======== TASK INPUT ========

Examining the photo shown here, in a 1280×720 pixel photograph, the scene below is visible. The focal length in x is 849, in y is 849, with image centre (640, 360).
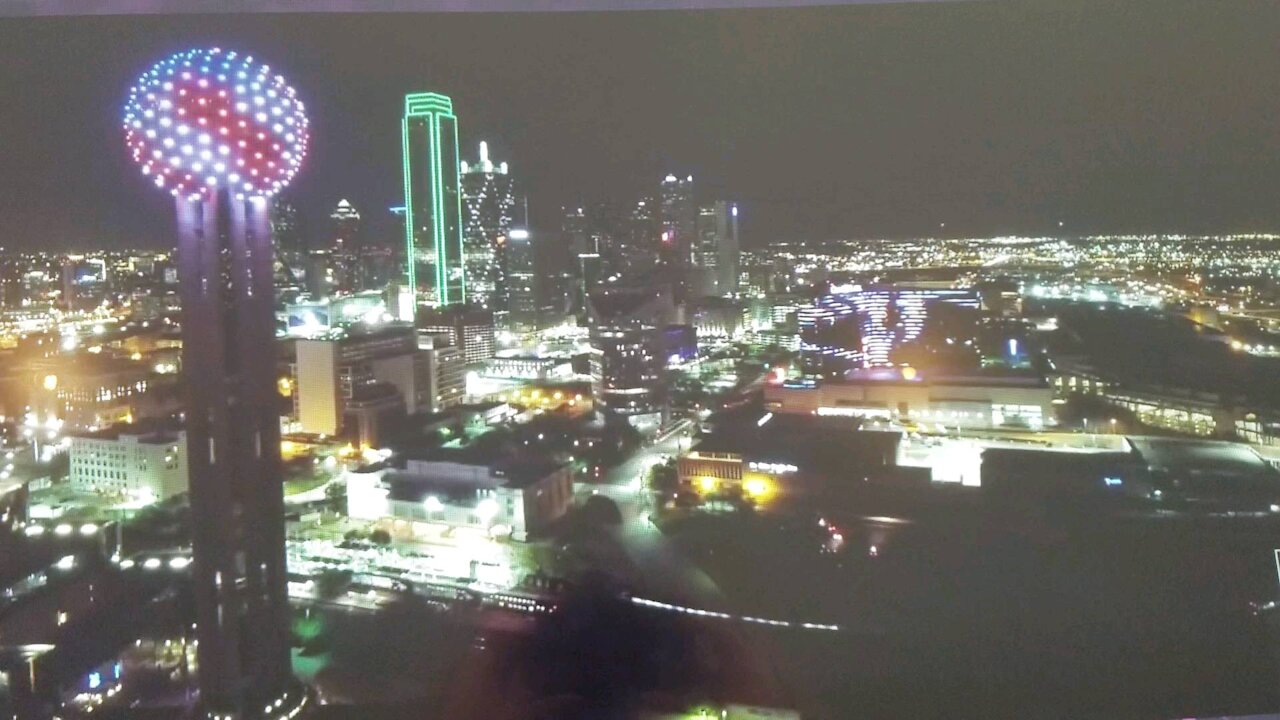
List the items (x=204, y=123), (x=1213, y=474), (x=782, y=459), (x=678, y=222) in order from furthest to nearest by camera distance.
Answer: (x=678, y=222) → (x=782, y=459) → (x=1213, y=474) → (x=204, y=123)

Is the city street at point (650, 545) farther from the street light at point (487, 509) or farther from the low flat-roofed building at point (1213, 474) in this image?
the low flat-roofed building at point (1213, 474)

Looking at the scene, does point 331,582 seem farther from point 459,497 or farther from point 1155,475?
point 1155,475

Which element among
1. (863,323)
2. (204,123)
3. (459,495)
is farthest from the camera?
(863,323)

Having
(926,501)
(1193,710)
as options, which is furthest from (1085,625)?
(926,501)

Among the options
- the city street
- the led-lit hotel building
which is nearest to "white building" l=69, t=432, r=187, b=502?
the city street

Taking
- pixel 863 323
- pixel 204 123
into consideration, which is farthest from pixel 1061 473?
pixel 204 123
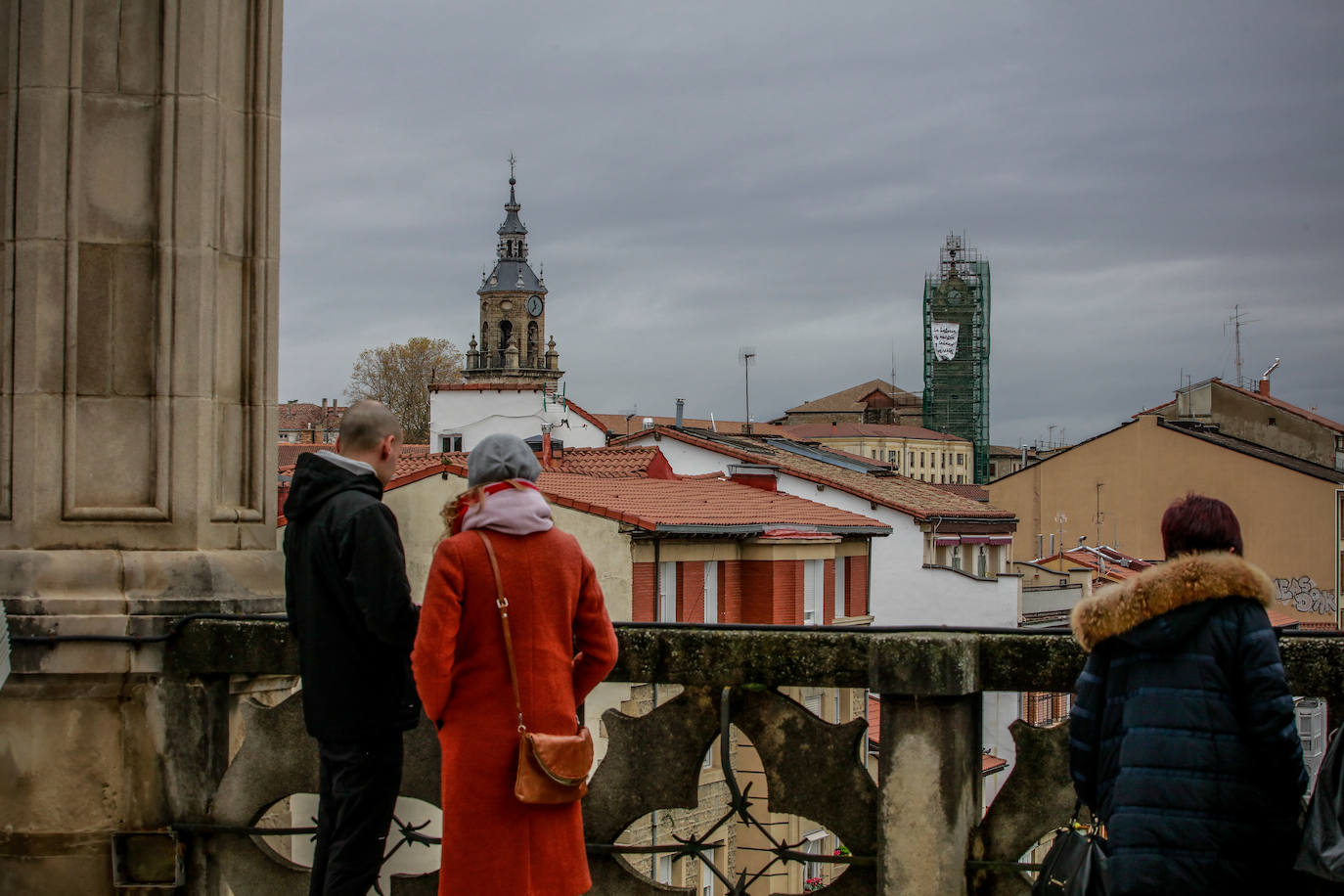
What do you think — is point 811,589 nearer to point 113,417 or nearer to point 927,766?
point 113,417

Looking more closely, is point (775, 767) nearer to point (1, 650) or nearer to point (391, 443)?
point (391, 443)

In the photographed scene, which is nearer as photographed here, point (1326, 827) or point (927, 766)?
point (1326, 827)

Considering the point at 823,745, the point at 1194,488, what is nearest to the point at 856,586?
the point at 1194,488

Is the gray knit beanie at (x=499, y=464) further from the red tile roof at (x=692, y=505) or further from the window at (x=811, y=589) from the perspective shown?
the window at (x=811, y=589)

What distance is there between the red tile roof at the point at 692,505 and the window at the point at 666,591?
973 millimetres

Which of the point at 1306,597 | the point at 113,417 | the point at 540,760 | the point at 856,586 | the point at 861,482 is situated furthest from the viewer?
the point at 1306,597

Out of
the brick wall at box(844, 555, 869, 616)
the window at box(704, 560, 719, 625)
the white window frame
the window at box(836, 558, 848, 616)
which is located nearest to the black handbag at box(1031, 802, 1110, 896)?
the window at box(704, 560, 719, 625)

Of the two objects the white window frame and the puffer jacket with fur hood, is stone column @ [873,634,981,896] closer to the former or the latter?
the puffer jacket with fur hood

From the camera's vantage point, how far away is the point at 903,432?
168 m

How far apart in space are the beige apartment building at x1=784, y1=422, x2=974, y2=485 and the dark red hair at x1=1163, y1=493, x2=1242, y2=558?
159 meters

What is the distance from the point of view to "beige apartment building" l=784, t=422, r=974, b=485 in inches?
6476

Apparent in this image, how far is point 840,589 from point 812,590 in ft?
8.27

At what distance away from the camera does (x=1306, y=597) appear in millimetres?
56719

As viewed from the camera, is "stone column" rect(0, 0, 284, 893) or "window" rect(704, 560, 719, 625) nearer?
"stone column" rect(0, 0, 284, 893)
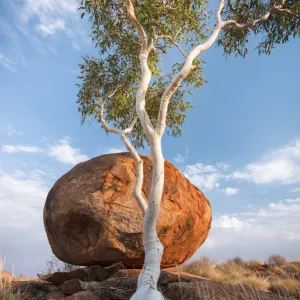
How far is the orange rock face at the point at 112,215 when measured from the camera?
9359 mm

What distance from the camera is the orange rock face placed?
9.36 meters

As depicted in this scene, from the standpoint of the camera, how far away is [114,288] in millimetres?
7457

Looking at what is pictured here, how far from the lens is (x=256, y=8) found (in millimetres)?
13273

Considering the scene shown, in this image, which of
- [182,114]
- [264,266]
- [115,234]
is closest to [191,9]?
[182,114]

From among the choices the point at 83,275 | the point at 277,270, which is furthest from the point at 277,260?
the point at 83,275

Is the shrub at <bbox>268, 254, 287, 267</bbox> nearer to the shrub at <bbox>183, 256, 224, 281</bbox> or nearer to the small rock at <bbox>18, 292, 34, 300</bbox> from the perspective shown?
the shrub at <bbox>183, 256, 224, 281</bbox>

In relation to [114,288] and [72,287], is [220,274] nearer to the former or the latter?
[114,288]

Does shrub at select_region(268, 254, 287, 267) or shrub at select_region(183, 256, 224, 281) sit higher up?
shrub at select_region(268, 254, 287, 267)

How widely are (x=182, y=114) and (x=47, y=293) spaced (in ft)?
28.2

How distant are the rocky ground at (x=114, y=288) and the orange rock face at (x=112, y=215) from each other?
2.37 ft

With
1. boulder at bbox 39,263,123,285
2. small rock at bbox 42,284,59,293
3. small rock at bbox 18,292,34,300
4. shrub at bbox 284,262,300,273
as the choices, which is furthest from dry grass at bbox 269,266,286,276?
small rock at bbox 18,292,34,300

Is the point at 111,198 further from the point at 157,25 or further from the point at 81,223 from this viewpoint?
the point at 157,25

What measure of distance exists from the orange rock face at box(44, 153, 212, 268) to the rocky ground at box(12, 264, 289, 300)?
28.5 inches

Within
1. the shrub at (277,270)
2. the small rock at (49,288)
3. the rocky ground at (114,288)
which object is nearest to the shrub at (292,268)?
the shrub at (277,270)
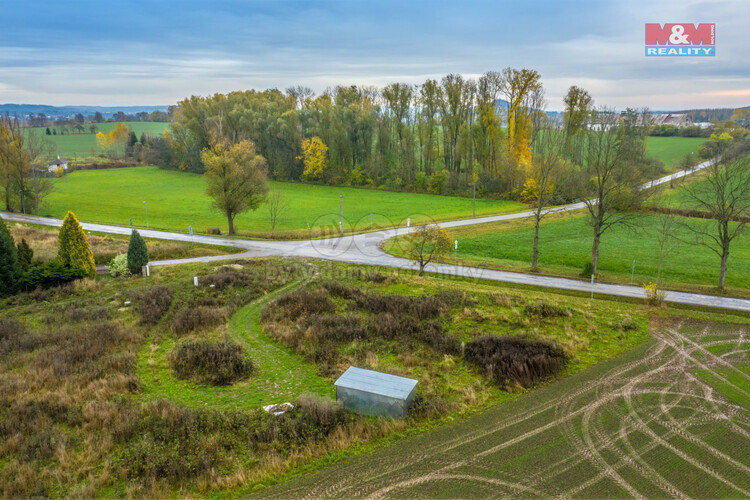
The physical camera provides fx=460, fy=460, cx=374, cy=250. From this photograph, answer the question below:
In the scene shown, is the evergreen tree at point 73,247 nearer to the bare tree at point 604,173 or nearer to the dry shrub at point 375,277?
the dry shrub at point 375,277

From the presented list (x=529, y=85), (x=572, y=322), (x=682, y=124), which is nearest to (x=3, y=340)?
(x=572, y=322)

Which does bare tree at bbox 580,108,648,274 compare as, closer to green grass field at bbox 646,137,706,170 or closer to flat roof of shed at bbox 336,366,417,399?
flat roof of shed at bbox 336,366,417,399

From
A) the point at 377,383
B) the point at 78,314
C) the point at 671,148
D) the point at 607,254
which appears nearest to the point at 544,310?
the point at 377,383

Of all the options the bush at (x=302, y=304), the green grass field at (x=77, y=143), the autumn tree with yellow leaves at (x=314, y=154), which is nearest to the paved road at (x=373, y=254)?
the bush at (x=302, y=304)

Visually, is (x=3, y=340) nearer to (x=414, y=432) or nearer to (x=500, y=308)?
(x=414, y=432)

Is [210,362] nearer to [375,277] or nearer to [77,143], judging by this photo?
[375,277]

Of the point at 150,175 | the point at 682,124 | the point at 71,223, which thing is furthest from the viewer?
the point at 682,124

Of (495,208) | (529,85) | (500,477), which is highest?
(529,85)
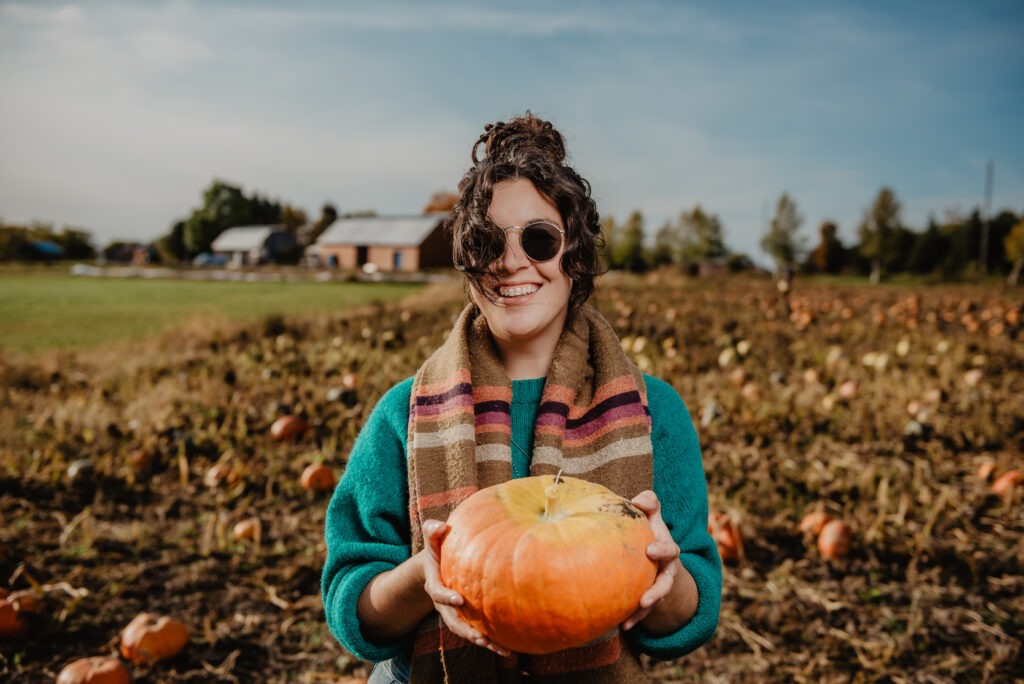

========

## AIM OF THE EXERCISE
Pull out every line from the entries above that contains the word "field".

## SOLVED PROBLEM
Which does bare tree at bbox 580,108,648,274 compare as, closer to green grass field at bbox 646,137,706,170 or closer to flat roof of shed at bbox 336,366,417,399?
Of all the options the bush at (x=302, y=304), the green grass field at (x=77, y=143), the autumn tree with yellow leaves at (x=314, y=154), which is nearest to the paved road at (x=373, y=254)?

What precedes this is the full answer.